Immer wieder stelle ich fest, dass die Wahrnehmung in Deutschland offenbar eine andere ist als in der Schweiz. Das mag damit zusammen hängen, dass eine Mehrheit der in Deutschland eingewanderten Muslime türkischer Abstammung sind - und wohl davon mehrheitlich eher vom Land stammend als aus urbanen Verhältnissen. In der Schweiz ist die Mehrheit der Muslime albanischer Abstammung - offenbar ist es da anders, weniger strenggläubig, weniger fromm. Ich verstehe oft die Beiträge im Forum nicht - aber es mag sein, dass es für einige der Userinnen hier eine andere Realität ist, in der sie leben, eine solche, in der sie damit konfrontiert sind, mit vielen türkisch-stämmigen Muslimen zusammen zu leben, dass eine Ghettoisierung stattfindet und die Realitäten wirklich so sind, auch so, dass in Kindergärten kein Schweinefleisch angeboten wird. In der CH gibt es das nicht. Deshalb gehe ich davon aus, dass die Problem v.a. dann auftauchen, wenn eine Ghettoisierung stattfindet, die dann wiederum dem Einzelnen weniger Möglichkeiten gibt, einen eigenständigen Weg zu gehen, weil er praktisch in einer lokal als Mehrheit erscheinenden Minderheit lebt. Mein persönliches Fazit? Wo fehlendes Aufeinanderzugehen (beidseits!) da ist, da findet Ausgrenzen statt, da bilden sich Ghettos, da wird ein Zusammenleben schwierig.

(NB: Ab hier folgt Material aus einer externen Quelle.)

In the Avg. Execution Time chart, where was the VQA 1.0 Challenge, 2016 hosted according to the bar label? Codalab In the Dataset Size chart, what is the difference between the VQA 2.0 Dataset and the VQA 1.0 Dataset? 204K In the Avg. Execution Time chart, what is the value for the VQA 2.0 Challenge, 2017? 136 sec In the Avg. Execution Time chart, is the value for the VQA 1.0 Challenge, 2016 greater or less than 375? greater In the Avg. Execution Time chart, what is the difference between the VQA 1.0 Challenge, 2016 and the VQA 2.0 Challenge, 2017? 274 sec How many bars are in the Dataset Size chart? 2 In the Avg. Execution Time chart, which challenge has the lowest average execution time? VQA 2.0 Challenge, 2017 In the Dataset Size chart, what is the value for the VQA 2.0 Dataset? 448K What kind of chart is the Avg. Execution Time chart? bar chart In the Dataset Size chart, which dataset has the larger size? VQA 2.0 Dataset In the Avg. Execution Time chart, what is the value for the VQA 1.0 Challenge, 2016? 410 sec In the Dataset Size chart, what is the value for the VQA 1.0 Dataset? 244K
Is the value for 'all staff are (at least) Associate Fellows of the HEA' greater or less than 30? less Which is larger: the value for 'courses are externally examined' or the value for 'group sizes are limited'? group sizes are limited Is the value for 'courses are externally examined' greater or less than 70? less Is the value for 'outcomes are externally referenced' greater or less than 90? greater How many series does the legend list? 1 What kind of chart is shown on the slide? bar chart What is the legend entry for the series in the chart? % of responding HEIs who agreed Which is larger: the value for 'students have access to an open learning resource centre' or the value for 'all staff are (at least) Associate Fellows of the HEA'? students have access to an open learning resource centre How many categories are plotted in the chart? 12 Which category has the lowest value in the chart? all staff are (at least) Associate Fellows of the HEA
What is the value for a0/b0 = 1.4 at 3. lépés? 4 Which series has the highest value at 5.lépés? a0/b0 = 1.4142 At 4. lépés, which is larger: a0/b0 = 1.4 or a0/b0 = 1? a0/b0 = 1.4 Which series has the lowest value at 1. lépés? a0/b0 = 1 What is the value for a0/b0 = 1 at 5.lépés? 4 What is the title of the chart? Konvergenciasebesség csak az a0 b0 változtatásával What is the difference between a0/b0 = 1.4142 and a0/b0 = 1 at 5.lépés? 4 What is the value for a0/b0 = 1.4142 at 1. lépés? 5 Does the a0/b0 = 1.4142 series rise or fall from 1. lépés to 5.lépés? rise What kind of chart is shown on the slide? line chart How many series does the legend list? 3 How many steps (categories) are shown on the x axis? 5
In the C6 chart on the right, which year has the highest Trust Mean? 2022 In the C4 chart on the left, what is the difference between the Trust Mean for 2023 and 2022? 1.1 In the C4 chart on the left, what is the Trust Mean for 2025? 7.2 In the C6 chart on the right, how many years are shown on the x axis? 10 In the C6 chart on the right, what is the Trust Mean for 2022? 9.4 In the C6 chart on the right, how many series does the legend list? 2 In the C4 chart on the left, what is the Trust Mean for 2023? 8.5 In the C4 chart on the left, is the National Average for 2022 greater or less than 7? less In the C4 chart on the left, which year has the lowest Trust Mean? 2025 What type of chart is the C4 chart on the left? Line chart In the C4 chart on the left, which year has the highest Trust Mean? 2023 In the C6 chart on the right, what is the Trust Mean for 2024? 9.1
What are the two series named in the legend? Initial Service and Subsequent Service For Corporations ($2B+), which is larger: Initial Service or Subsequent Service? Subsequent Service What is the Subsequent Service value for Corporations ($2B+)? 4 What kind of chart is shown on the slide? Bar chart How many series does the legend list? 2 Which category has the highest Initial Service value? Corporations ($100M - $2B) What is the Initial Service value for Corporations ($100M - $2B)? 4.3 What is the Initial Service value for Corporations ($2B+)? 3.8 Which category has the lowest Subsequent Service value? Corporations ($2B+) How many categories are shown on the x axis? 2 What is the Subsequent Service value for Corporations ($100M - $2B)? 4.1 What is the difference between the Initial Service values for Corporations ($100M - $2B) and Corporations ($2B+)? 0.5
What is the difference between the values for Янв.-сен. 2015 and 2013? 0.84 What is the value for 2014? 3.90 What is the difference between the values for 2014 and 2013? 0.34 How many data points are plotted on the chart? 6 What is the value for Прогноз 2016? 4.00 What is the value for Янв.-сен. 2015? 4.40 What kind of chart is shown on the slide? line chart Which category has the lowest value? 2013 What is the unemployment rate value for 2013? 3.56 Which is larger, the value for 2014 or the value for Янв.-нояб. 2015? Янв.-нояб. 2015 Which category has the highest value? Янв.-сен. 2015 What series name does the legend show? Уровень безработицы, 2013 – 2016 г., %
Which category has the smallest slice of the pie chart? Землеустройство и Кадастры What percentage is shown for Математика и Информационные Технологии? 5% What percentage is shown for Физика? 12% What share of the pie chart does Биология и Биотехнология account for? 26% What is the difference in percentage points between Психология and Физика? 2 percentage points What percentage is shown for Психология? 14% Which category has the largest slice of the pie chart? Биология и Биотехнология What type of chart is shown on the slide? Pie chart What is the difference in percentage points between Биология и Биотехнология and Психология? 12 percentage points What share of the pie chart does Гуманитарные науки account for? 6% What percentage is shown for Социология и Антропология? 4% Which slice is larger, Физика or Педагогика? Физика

Wir haben in Zürich ein Quartier, in welchem beispielsweise Kebabs "halal" angeboten werden, da gibt es keine Alternative - aber nicht etwas deshalb, weil es ein mulimisches, sondern ein orthodox-jüdisches Quartier ist und damit die Nachfrage von dieser Seite her kommt. Das Quartier besteht schon lange - und es mag etwas eigentümlich sein, die hohen Hüte und Bärte mit Locken zu sehen, Kinder in Anzügen, Frauen mit Perücken. Aber - irgendwie funktioniert das Zusammenleben, auch wenn klar ist, dass damit das Zusammenleben in der Oeffentlichkeit gemeint ist; auch hier wäre ein engeres Zusammenleben im privaten Bereich oder als Familie ausgeschlossen.
Um nochmals auf die eingangs erwähnten Beiträge zurück zu kommen: Wo radikale, ausgrenzende, andere abwertende Muslime auf ebenso radikale, abwertende Christen oder andere treffen, sind Konflikte unvermeidbar. Wo jemand schreibt, wie Heidi es tut, ruft so in den Wald, dass jemand wie Tatiana fast unweigerlich auch so zurück ruft. Auf diese Weise werden wir es tatsächlich niemals schaffen, in Frieden miteinander zu leben.
Phoenix
Niemand kann euch etwas zeigen, was euch nicht schon nahezu klar geworden ist.